Several varieties of avian influenza viruses have recently struck farms in the United Kingdom, Taiwan, and South Africa, affecting poultry species ranging from chickens to ostriches, according to reports today.

In addition, Minnesota officials said recently that a chickadee tested positive for an avian flu virus, but they couldn’t determine if it was the highly pathogenic H5N2 virus that hit 108 turkey and chicken farms in the state this past spring.

H7N7 reported in England
In the United Kingdom, a highly pathogenic H7N7 virus struck a farm in the northwestern English county of Lancashire, according to the Department for Environment, Food and Rural Affairs (DEFRA).

The agency announced the outbreak Jul 10 and confirmed today that the virus is H7N7. The statement didn’t identify the type of poultry involved, but a Daily Mail story today said 170,000 chickens and turkeys were being euthanized at a farm near the village of Goosnargh.

DEFRA imposed a 3-kilometer protection zone and a 10-kilometer surveillance zone around the outbreak.
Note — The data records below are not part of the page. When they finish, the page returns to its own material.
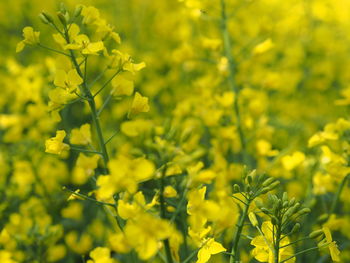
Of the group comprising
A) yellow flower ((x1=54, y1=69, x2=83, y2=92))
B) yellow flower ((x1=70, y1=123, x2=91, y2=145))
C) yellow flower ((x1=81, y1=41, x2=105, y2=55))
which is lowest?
yellow flower ((x1=70, y1=123, x2=91, y2=145))

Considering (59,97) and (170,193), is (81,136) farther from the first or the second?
(170,193)

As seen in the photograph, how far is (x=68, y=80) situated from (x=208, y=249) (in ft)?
2.24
Chief Veterinary Officer Nigel Gibbens said humane culling of the birds is progressing. Meanwhile, Public Health England said the H7N7 strain poses very little risk to humans.

The last previous H7N7 outbreak reported in the UK involved a low-pathogenic strain that surfaced in Hampshire, on England’s southern coast, in February, according to previous CIDRAP News reports.

Taiwan battles H5N2 again
Taiwan has had three more in a long series of highly pathogenic H5N2 outbreaks that began in January, authorities told the World Organization for Animal Health (OIE) in a report today.
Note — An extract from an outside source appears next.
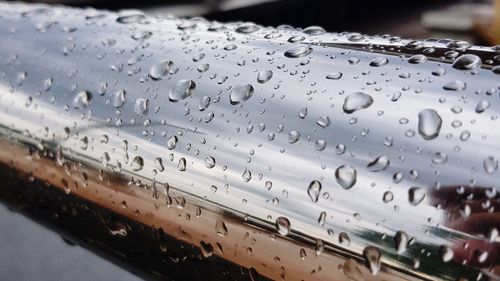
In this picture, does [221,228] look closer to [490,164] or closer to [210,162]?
[210,162]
The outbreaks involve a chicken farm in Changhua county and a turkey farm in Yunlin county, both in the west-central part of the island, and a goose farm in the southwestern city of Kaohsiung, the report said.
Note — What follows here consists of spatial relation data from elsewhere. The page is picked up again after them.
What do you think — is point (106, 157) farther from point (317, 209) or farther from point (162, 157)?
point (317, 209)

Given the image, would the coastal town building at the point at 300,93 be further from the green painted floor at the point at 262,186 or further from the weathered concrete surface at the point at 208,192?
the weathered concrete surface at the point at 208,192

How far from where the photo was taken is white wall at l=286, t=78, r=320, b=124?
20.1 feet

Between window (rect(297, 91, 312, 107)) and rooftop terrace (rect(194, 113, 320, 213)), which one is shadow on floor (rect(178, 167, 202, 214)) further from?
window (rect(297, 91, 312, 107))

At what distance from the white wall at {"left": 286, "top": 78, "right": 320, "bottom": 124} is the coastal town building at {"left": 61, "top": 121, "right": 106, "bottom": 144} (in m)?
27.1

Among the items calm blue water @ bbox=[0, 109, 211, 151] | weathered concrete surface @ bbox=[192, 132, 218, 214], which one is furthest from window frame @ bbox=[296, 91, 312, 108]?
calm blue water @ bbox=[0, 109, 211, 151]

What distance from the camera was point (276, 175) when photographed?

The virus killed 5,527 of 25,640 birds on the three farms, and the rest have already been culled to prevent any further spread, the report said. The farms have been cleaned and disinfected, and other farms within 3 kilometers will be under special surveillance for 3 months.

Ostrich farms hit in South Africa
In another report to the OIE, South African officials said a low-pathogenic H5N2 virus has surfaced on four ostrich farms, two each in Western Cape Province and Eastern Cape Province.

Officials said 868 of 4,557 ostriches on the farms were sick, but there were only 10 deaths, all on one farm in Eastern Cape province. The farms were quarantined, but none of the birds were euthanized, according to the report.

The latest H5N2 outbreaks are listed as part of a series that dates back to August 2014.

Infected chickadee
In Minnesota, an H5 virus was identified in a chickadee that was turned in to a wildlife rehabilitation center Jun 10, the state Department of Natural Resources (DNR) said in a Jul 10 press release. It represents the second detection of an H5 virus in a Minnesota wild bird this year. The bird was found in Ramsey County, which includes St. Paul.

Lou Cornicelli, PhD, DNR wildlife research manager, said in the release that the finding is the first detection of avian flu in a Minnesota songbird. “This is further evidence that while waterfowl species can serve as a reservoir for avian influenza, other species are susceptible to the disease.”

He said the DNR doesn’t know where or how the chickadee was infected, “but these results highlight the complexity of how this virus is spread.” He added that the laboratory that tested the bird was unable to determine the precise virus strain.

In April the DNR reported finding the highly pathogenic H5N2 virus in a Cooper’s hawk in Yellow Medicine County, the first detection of the virus in a wild bird in Minnesota. The virus was not found in any of more than 600 wild geese tested by the DNR this year.

DNR Commissioner Tom Landwehr said the agency is seeking more information about the chickadee and plans to expand testing of ducks and geese, including hunter-killed birds, this summer and fall.